UNITED STATES
SECURITIES AND EXCHANGE COMMISSION
Washington, D.C. 20549
FORM 8-K
CURRENT REPORT
Pursuant to Section 13 OR 15(d) of The Securities Exchange Act of 1934
Date of Report (Date of earliest event reported): October 30, 2023
REVIVA PHARMACEUTICALS HOLDINGS, INC. |
(Exact name of registrant as specified in its charter) |
Delaware | 001-38634 | 85-4306526 | ||
(State or other jurisdiction of incorporation) | (Commission File Number) | (IRS Employer Identification No.) |
19925 Stevens Creek Blvd., Suite 100, Cupertino, CA | 95014 | |
(Address of principal executive offices) | (Zip Code) |
Registrant’s telephone number, including area code: (408) 501-8881
Not Applicable |
(Former name or former address, if changed since last report.) |
Check the appropriate box below if the Form 8-K filing is intended to simultaneously satisfy the filing obligation of the registrant under any of the following provisions (see General Instruction A.2. below):
☐ | Written communications pursuant to Rule 425 under the Securities Act (17 CFR 230.425) |
☐ | Soliciting material pursuant to Rule 14a-12 under the Exchange Act (17 CFR 240.14a-12) |
☐ | Pre-commencement communications pursuant to Rule 14d-2(b) under the Exchange Act (17 CFR 240.14d-2(b)) |
☐ | Pre-commencement communications pursuant to Rule 13e-4(c) under the Exchange Act (17 CFR 240.13e-4(c)) |
Securities registered pursuant to Section 12(b) of the Act:
Title of each class | Trading Symbol(s) | Name of each exchange on which registered | ||
Common Stock, par value $0.0001 per share | RVPH | Nasdaq Capital Market | ||
Warrants to purchase one share of Common Stock | RVPHW | Nasdaq Capital Market |
Indicate by check mark whether the registrant is an emerging growth company as defined in Rule 405 of the Securities Act of 1933 (§230.405 of this chapter) or Rule 12b-2 of the Securities Exchange Act of 1934 (§240.12b-2 of this chapter).
Emerging growth company ☒
If an emerging growth company, indicate by check mark if the registrant has elected not to use the extended transition period for complying with any new or revised financial accounting standards provided pursuant to Section 13(a) of the Exchange Act. ☐
Item 7.01. | Regulation FD Disclosure. |
On October 30, 2023, Reviva Pharmaceuticals Holdings, Inc. (the “Company”) issued a press release announcing the topline results from its Phase 3 RECOVER study evaluating brilaroxazine for schizophrenia (the “RECOVER Trial”). A copy of the press release is attached hereto as Exhibit 99.1.

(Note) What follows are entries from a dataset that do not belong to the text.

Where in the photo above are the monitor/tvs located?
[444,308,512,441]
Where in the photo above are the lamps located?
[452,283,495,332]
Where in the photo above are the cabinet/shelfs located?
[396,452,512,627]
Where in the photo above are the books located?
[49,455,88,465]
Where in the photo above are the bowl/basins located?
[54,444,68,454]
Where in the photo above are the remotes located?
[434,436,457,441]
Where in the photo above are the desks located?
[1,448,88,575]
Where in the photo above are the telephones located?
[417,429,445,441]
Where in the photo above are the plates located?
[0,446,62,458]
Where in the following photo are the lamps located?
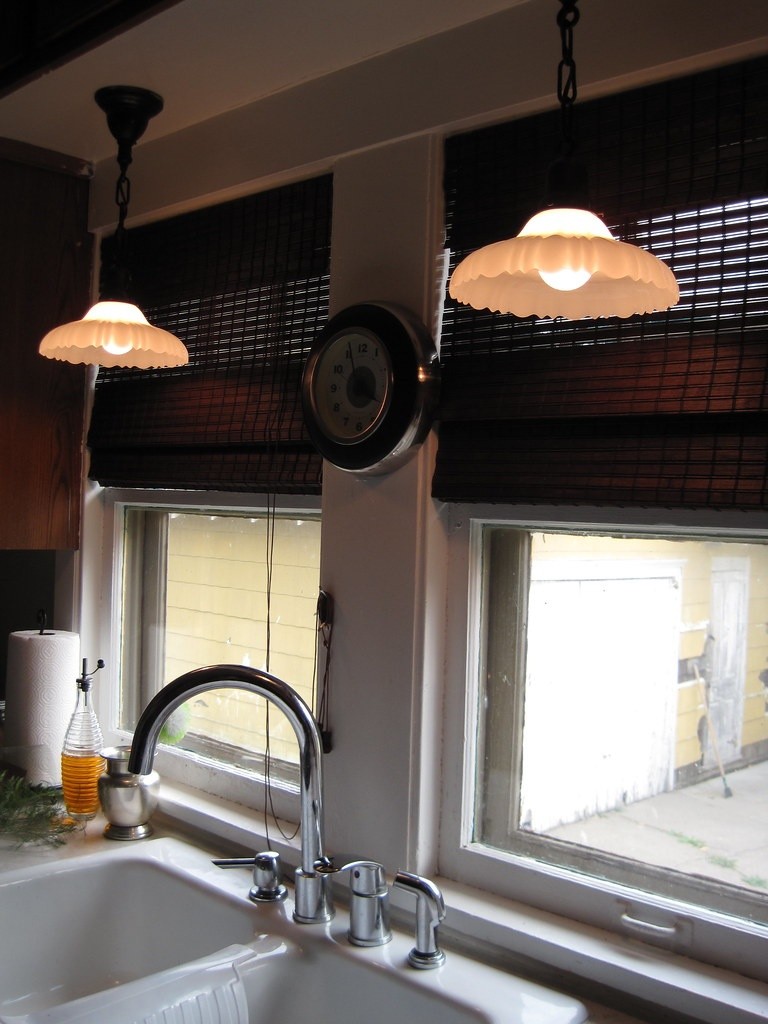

Also on October 30, 2023, the Company furnished an investor slide deck presenting the topline results from the RECOVER Trial (the “Deck”). The Deck may be presented at meetings with investors, stockholders, analysts and others and at investor conferences, in whole or in part and possibly with modifications, from time to time on or after October 30, 2023. A copy of the Deck, substantially in the form expected to be used in such presentations and meetings, will be available on the Company’s website, www.revivapharma.com, and is attached hereto as Exhibit 99.2.
The information in this Current Report on Form 8-K under Item 7.01, including the information contained in Exhibits 99.1 and 99.2, is being furnished to the Securities and Exchange Commission, and shall not be deemed to be “filed” for the purposes of Section 18 of the Securities Exchange Act of 1934, as amended (the “Exchange Act”), or otherwise subject to the liabilities of that section, and shall not be deemed to be incorporated by reference into any filing under the Securities Act of 1933, as amended, or the Exchange Act, except as shall be expressly set forth by a specific reference in such filing.
Item 8.01. | Other Events. |
On October 30, 2023, the Company announced positive topline results and successful completion of its pivotal Phase 3 RECOVER trial evaluating the efficacy, safety and tolerability of once-daily brilaroxazine, a serotonin dopamine signaling modulator in adults with schizophrenia. The trial successfully met its primary endpoint, with brilaroxazine at the 50 mg dose achieving a statistically significant and clinically meaningful 10.1-point reduction in Positive and Negative Syndrome Scale (PANSS) total score compared to placebo (-23.9 brilaroxazine 50 mg vs. -13.8 placebo, p<0.001) at week 4. Brilaroxazine also achieved statistically significant and clinically meaningful reductions in all major symptom domains and secondary endpoints at week 4 with the 50 mg dose vs. placebo. The 15 mg dose of brilaroxazine was numerically superior to placebo on the primary endpoint and most secondary endpoints, and reached statistical significance on two key secondary endpoints.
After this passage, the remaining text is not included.